> [AVAILABLE DATA]
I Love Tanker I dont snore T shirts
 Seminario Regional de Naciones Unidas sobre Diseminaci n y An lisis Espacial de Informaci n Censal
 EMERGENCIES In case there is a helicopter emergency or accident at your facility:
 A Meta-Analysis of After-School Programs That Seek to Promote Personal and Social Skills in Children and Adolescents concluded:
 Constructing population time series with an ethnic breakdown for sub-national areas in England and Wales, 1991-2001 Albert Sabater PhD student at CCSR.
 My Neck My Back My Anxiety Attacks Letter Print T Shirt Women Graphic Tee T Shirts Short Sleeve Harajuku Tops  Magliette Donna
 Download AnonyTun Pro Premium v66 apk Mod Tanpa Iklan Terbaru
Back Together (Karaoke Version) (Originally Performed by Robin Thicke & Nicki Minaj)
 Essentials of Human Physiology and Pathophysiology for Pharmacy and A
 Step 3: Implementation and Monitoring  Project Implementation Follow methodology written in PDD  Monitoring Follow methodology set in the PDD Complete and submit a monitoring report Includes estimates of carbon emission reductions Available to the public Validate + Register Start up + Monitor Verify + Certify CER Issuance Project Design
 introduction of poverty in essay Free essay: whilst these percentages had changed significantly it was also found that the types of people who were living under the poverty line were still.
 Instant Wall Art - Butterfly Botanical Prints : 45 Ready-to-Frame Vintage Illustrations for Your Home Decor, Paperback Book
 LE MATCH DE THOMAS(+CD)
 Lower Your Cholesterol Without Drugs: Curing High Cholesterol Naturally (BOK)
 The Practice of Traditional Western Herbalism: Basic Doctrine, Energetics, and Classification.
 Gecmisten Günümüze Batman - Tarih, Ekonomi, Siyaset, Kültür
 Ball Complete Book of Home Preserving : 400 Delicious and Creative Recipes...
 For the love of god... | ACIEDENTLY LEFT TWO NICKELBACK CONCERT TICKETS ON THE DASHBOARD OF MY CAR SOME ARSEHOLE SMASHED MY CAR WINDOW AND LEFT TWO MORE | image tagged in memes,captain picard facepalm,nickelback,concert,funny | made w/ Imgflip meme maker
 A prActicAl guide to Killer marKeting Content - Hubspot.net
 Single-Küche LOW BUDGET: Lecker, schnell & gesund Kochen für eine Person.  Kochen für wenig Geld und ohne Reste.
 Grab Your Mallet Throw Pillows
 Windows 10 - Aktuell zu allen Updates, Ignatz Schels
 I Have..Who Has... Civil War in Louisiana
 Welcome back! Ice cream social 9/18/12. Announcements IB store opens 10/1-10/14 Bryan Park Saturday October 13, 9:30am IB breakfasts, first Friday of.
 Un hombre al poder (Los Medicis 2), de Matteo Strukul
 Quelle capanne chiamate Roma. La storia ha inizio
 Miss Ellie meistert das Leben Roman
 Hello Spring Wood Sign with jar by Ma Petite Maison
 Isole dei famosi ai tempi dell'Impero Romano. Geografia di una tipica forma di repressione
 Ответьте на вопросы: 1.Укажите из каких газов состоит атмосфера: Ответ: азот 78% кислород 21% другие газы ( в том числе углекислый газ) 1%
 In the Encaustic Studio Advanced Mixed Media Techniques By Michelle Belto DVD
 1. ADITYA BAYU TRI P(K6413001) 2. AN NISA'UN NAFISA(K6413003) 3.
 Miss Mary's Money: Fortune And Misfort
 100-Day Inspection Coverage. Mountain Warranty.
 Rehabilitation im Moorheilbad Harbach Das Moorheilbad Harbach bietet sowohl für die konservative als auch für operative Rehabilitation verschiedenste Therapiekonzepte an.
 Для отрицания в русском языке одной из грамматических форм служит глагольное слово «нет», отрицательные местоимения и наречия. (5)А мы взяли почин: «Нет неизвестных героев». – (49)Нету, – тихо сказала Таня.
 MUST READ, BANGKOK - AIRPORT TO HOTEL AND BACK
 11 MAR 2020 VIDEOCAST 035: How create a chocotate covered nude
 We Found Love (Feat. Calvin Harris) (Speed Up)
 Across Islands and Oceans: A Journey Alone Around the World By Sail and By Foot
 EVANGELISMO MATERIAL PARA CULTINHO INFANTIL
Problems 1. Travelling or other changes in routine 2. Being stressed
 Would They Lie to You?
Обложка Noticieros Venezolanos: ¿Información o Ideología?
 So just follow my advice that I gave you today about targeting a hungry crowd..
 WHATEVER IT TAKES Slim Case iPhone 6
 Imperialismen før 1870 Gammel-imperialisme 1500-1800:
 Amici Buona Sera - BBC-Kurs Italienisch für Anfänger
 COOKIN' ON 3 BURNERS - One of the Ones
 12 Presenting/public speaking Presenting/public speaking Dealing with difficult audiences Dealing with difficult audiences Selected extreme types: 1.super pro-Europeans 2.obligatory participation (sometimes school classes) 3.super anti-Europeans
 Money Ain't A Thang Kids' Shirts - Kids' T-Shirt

> [WHAT IS BEING ASKED] Only the lines above from the line with "Quelle capanne chiamate" to the line with "Amici Buona Sera", those two lines included, should be reproduced exactly.

> [FINISHED TASK]
 Quelle capanne chiamate Roma. La storia ha inizio
 Miss Ellie meistert das Leben Roman
 Hello Spring Wood Sign with jar by Ma Petite Maison
 Isole dei famosi ai tempi dell'Impero Romano. Geografia di una tipica forma di repressione
 Ответьте на вопросы: 1.Укажите из каких газов состоит атмосфера: Ответ: азот 78% кислород 21% другие газы ( в том числе углекислый газ) 1%
 In the Encaustic Studio Advanced Mixed Media Techniques By Michelle Belto DVD
 1. ADITYA BAYU TRI P(K6413001) 2. AN NISA'UN NAFISA(K6413003) 3.
 Miss Mary's Money: Fortune And Misfort
 100-Day Inspection Coverage. Mountain Warranty.
 Rehabilitation im Moorheilbad Harbach Das Moorheilbad Harbach bietet sowohl für die konservative als auch für operative Rehabilitation verschiedenste Therapiekonzepte an.
 Для отрицания в русском языке одной из грамматических форм служит глагольное слово «нет», отрицательные местоимения и наречия. (5)А мы взяли почин: «Нет неизвестных героев». – (49)Нету, – тихо сказала Таня.
 MUST READ, BANGKOK - AIRPORT TO HOTEL AND BACK
 11 MAR 2020 VIDEOCAST 035: How create a chocotate covered nude
 We Found Love (Feat. Calvin Harris) (Speed Up)
 Across Islands and Oceans: A Journey Alone Around the World By Sail and By Foot
 EVANGELISMO MATERIAL PARA CULTINHO INFANTIL
Problems 1. Travelling or other changes in routine 2. Being stressed
 Would They Lie to You?
Обложка Noticieros Venezolanos: ¿Información o Ideología?
 So just follow my advice that I gave you today about targeting a hungry crowd..
 WHATEVER IT TAKES Slim Case iPhone 6
 Imperialismen før 1870 Gammel-imperialisme 1500-1800:
 Amici Buona Sera - BBC-Kurs Italienisch für Anfänger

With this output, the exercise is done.